EULISP-Alumni

Willkommen

Der EULISP-Alumni Deutschland ist ein Verein von ehemaligen Teilnehmern des EULISP-Studienprogrammes an der Universität Hannover. Durch den Alumni wird die Kommunikation und der Erfahrungsaustausch zwischen den ehemaligen, gegenwärtigen und zukünftigen Studenten der Rechtsinformatik sowie den Mitgliedern des Fachbereichs und der Privatwirtschaft institutionalisiert.
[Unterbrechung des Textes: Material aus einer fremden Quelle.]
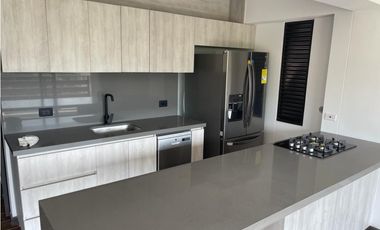 Apartamento Para Estrenar En El Retiro Excelentes Acabados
Unsere Mitglieder sind demnach nicht nur Absolventen, sondern auch Studierende, Mitglieder des Lehrkörpers, Vertreter der Wirtschaft usw. - einzig die Verbindung zum EULISP-Studienprogramm und der Rechtsinformatik ist entscheidend.

Aktuelles

1. Mai 2021

EULISP Jubiläum

Das EULISP hat dieses Jahr seinen XXV. Jahrgang verabschiedet und dazu möchten wir herzlich gratulieren. Es handelt sich in vielerlei Hinsicht um einen besonderen Jahrgang. Zum einen mussten sich die Graduierten mit den Auswirkungen der Corona-Pandemie auf die Lehre und das Auslandssemester arrangieren, was bestimmt nicht einfach war, da das EULISP zu einem wesentlichen Teil von seinen Partnerschaften in das europäische Ausland und den persönlichen Austausch zwischen den Studierenden lebt. Zum anderen wurden sie aber auch Zeugen, tiefgreifender Digitalisierungsprozesse im Handel, des Homeoffice und auch der Lehre, die sich lange Zeit ein wenig im Dornröschenschlaf befunden hatten. Vieles was vorher undenkbar schien, ist nun tägliche Routine und zugleich haben sich aus dieser Entwicklung unzählige Rechtsfragen ergeben, die im Rahmen des EULISP hervorragend aufgehoben sind und einem die Aktualität des Programms vor Augen führen.
27. Januar 2021

Digital Property Rights Zoom-Seminar

Am 27.1.2021 fand die Zoom-Antrittsvorlesung unseres Alumnus Dr. Ioannis Revolidis an der Universität Malta statt, die mit über 80 Teilnehmern sehr gut besucht war. Ioannis setzte sich dabei rechtlich mit der Frage des „digitalen Eigentums“ am Beispiel des EuGH-Urteils, Rs. C-268/18 – Tom Kabinet auseinander. Das Urteil betraf im Wesentlichen die Frage, inwieweit der Weiterverkauf von „gebrauchten“ E-Books gegen europäisches Urheberrecht verstößt oder durch den sog. Erschöpfungsgrundsatz gerechtfertigt werden kann. Anders als noch in seinem Urteil in der Rs. C-128/11 – UsedSoft wandte der EuGH im Fall Tom Kabinet den Erschöpfungsgrundsatz nicht an, da der digitale Weiterverkauf von E-Books aus seiner Sicht eine „öffentliche Wiedergabe“ im Sinne der InfoSoc-RL darstelle, für die der Erschöpfungsgrundsatz nicht gelte. Ferner sind gebrauchte E-Books aus Sicht des EuGH auch keine Software, sodass sich Tom Kabinet auch nicht auf den Erschöpfungsgrundsatz in der Software-RL berufen könne. Ioannis Vortrag und die daran anschließende Diskussion, betrafen die rechtlichen als auch sozialen Folgeimplikationen des EuGH-Urteils, insbesondere auch im Hinblick auf die Grundfesten unserer demokratischen, maßgeblich auf freien Informationszugang basierenden Gesellschaftsordnung. Vielen Dank an Ioannis für den interessanten und bereichernden Vortrag!